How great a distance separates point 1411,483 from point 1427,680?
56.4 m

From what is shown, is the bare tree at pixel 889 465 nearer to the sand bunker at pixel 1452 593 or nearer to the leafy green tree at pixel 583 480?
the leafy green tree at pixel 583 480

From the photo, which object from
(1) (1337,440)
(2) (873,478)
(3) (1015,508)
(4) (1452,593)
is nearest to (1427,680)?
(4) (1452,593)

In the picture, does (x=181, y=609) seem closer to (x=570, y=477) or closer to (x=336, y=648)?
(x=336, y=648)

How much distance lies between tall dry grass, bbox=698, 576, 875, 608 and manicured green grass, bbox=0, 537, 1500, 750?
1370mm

■ ■ ■

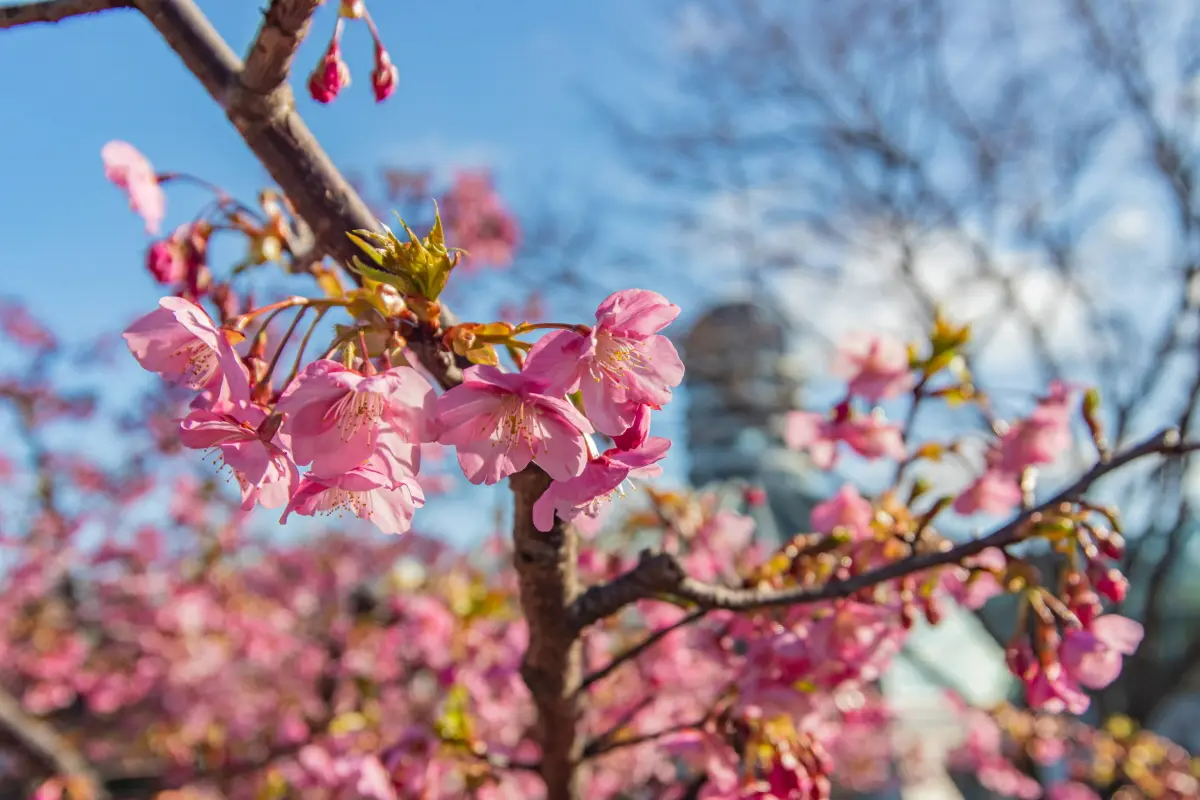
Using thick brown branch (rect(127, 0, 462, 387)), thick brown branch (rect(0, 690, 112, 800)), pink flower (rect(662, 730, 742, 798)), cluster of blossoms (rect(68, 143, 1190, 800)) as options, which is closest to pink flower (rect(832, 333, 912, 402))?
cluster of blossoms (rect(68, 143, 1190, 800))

■ ■ ■

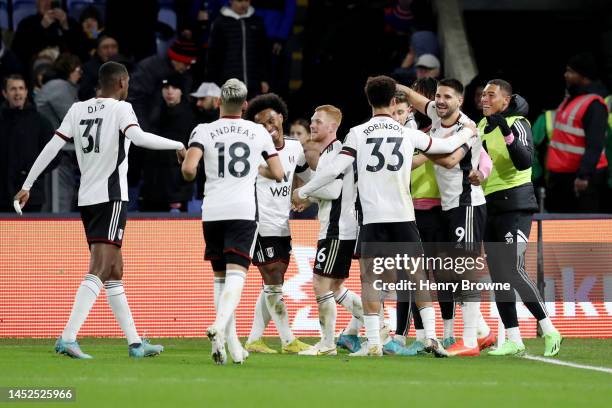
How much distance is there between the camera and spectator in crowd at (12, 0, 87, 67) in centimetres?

■ ■ ■

» Instructions to follow
Count the lines in the entries that contain the word "between", matching case exactly. Give only the number.

» In response
2